Write the next few sentences of the Mnesia replication discussion below, picking up after its final line.

### Supplied passage

As I understand the default behavior of Mnesia is to acquire the lock synchronously on all nodes before executing the write operation. This would result in high latency especially for geographically distributed nodes.

My question is: does Mnesia support asynchronous transactions, where locks are only acquired on the master node, and write operations are propagated afterwards towards slave nodes?

+2  A: 

I think you will be happier if you build this off-site replication using a message queue system (rabbitmq perhaps) updating the replicated db yourself from the message queue feed. WAN links are more likely to become congested or go down, and message-queue protocols have ways to handle that. Erlang distribution just give up and you have to spill the updates into a file until the replica comes up and can consume it.

For best symmetry, have posting-to-the-message queue be the primary method to update the db. So even the master is updated by consuming from the message queue. If a response is needed, the current master can send a message back to the issuer of the message.

Mnesia does have a few different kinds of mnesia transaction contexts but nothing that really fit exactly with what you want.

Christian
I also investigated a bit since I saw this question: Christian's suggestion sounds sensible.

######
### Data supplied

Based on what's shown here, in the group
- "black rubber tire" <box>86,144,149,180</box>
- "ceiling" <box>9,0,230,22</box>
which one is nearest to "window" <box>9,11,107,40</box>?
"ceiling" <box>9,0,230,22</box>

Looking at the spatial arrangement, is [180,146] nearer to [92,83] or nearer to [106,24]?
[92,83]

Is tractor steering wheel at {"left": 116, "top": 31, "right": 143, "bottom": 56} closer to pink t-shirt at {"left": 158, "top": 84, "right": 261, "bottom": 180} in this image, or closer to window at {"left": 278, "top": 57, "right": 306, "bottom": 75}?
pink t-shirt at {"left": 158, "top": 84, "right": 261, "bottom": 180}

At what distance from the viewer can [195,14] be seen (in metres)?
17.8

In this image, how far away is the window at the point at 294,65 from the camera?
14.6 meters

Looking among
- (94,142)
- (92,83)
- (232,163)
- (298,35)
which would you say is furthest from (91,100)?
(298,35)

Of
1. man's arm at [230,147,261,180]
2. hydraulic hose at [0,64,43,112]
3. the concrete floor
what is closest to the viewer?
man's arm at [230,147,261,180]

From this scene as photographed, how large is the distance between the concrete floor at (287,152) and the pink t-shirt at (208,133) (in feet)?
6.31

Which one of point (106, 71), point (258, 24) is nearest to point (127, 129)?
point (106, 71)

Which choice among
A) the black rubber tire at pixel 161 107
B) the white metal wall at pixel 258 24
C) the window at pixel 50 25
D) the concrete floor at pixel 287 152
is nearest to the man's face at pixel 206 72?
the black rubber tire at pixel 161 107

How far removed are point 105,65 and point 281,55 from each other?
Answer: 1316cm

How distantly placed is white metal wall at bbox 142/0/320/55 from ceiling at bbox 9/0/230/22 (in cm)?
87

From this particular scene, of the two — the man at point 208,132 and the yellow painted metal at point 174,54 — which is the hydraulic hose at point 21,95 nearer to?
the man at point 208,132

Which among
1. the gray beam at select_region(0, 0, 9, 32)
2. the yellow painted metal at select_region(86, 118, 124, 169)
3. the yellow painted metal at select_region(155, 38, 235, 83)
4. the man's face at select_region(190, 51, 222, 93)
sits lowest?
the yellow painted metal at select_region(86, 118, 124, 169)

######

Answer to the exercise:
jldupont
A: 

Interesting Q and equally interesting A!

Basically, what you are suggesing, Christian, is e.g. to have a gen_server - serializing the access to the DB. First time I did that and then I realized: hang on! Mnesia is transactional so it sounds a bit odd to first serialize access and then sort of do it again by updating the DB via a transaction.

I still am a bit puzzled, however, given that mnesia enforces transactional semantics I tend to take that as a hint that you should not have to serialize access yourselves, especially since the implementors of mnesia probably know the system better than I do ;)

I understand that this is not quite a direct answer to your question, however, I'd say use mnesia + memorynodes + disknodes. The memorynodes for quick takeover and the disknodes for recovering after a crash/backup.